By Sumana Ramanan and Himangshu Watts

BOMBAY (Reuters) - India's largest oil and petrochemicals company, Reliance Industries Ltd, made a 29 percent jump in fourth-quarter profit as product prices rose, and expects to keep up the momentum, it said on Thursday.

It also announced a 350-billion rupee ($7.9 billion) capital expenditure plan over the next five years to expand its petrochemicals capacity, develop its recently discovered gas field and build a network of gas stations.

"We are seeing a new phase of growth in the petrochemicals cycle," Reliance Industries' Managing Director Anil Ambani told an earnings news conference.

The flagship of the powerful Reliance group, India's biggest conglomerate by sales, made a net profit of 14.19 billion rupees ($320 million) for the quarter to March 31, beating the median forecast of 13.37 billion in a Reuters poll of 10 analysts.

But its shares dropped after the results in a weak market, ending down two percent at 529.20 rupees.

"Given the strong demand for oil products, the core business will still be the growth driver. But overall bearish sentiment in the market has overridden the results," said Jigar Shah, head of research at local brokerage K.R. Choksey.

Reliance Industries, which operates India's largest refinery, reported quarterly income of 145.85 billion rupees, up 11.5 percent from 130.81 billion rupees a year earlier.

For the full year to March, Reliance reported a net profit of 51.6 billion rupees, up 26 percent from the preceding year.

Its shares had already lost 5.7 percent in 2004 through Wednesday's close, while the index had dropped two percent. The index lost a further two-thirds of a percent on Thursday.

GAS STATIONS, EXPLORATION

The company plans to set up 2,000 gas stations by March, to add retailing margins to its profit and reduce dependence on state-run firms that now own more than 99 percent of India's 20,000 gas stations.

Reliance, India's sole private refiner, has a licence to set up more than 5,800 gas stations.

Founded by the late Dhirubhai Ambani in 1958 to trade synthetic yarn, Reliance Industries has grown into a fully integrated energy behemoth that is India's largest private-sector company by sales.

It became a virtual monopoly in the domestic petrochemicals sector after it acquired its main rival, state-run Indian Petrochemicals Corporation Ltd, over two years ago, while its 660,000 barrels-a-day refinery processes about a quarter of India's requirements.

Reliance is set to become a key player in oil and gas exploration. In 2002, it discovered an estimated 14.5 trillion cubic feet (410.6 billion cubic metres) of gas, India's largest such find in decades.

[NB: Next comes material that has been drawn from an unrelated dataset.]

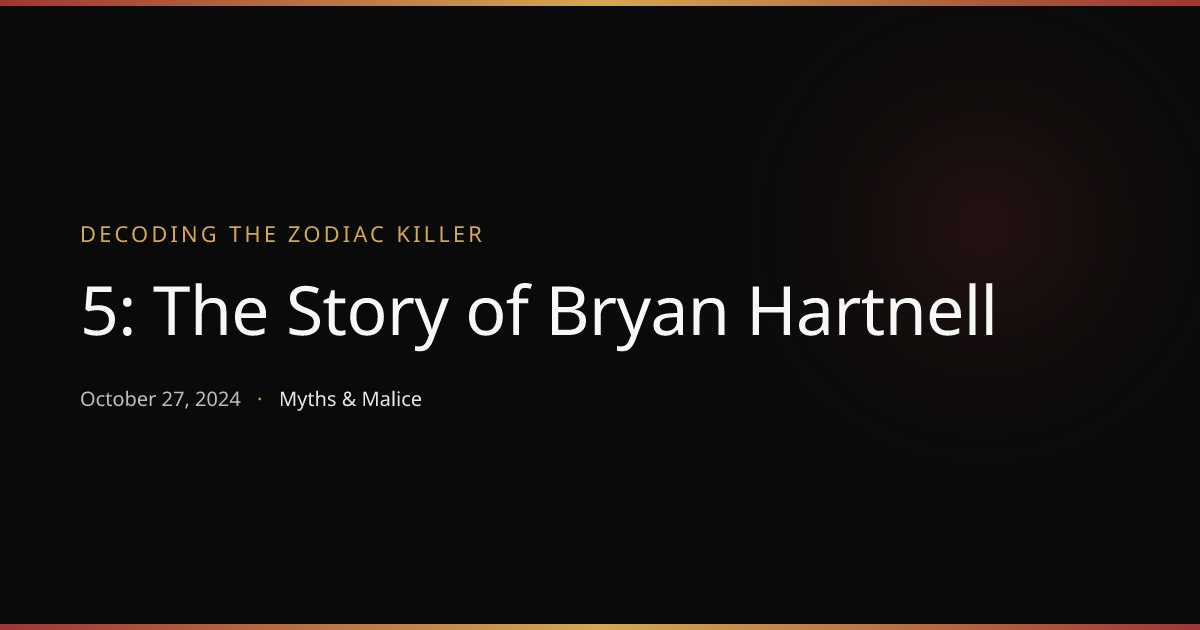 5: The Story of Bryan Hartnell | Decoding the Zodiac Killer, Season 1 ...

In the longer term, it sees its gas exploration business contributing up to 10 percent of revenue.

Reliance Industries and other group companies together own a 51 percent stake in Reliance Energy Ltd, a leading private-sector utility that plans to build what it says will be the world's largest gas-fired power plant, with a capacity of 3,800 megawatts.

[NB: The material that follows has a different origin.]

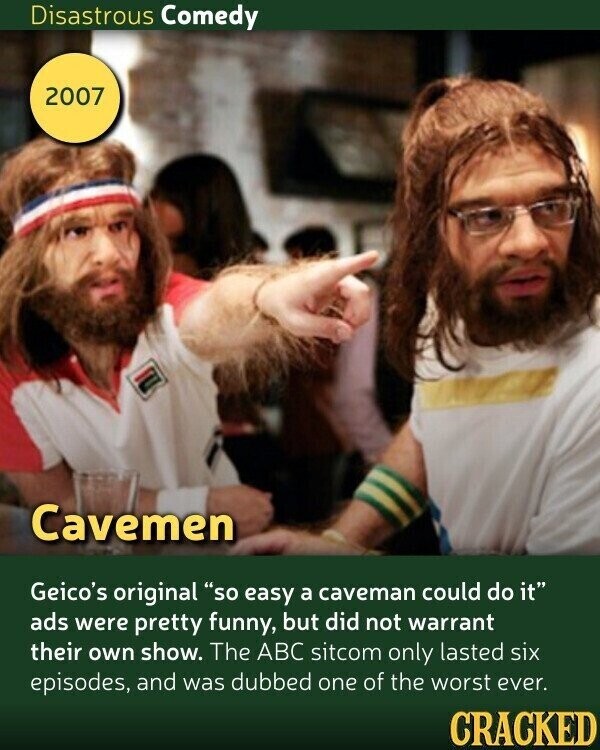 Disastrous Comedy 2007 Cavemen Geico's original so easy a caveman could do it ads were pretty funny, but did not warrant their own show. The ABC sitcom only lasted six episodes, and was dubbed one of the worst ever. CRACKED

It made an aggressive entry into telecoms through Reliance Infocom, a 45 percent subsidiary, in December 2002.

The company, which provides mobile phone services based on CDMA (code division multiple access) technology, now has nearly 6.5 million customers and is neck and neck with GSM (global system for mobile communications) rival Bharti Tele-Ventures for the top slot in the booming sector.

Reliance expects to launch fixed-line and broadband services for the enterprise segment within a month.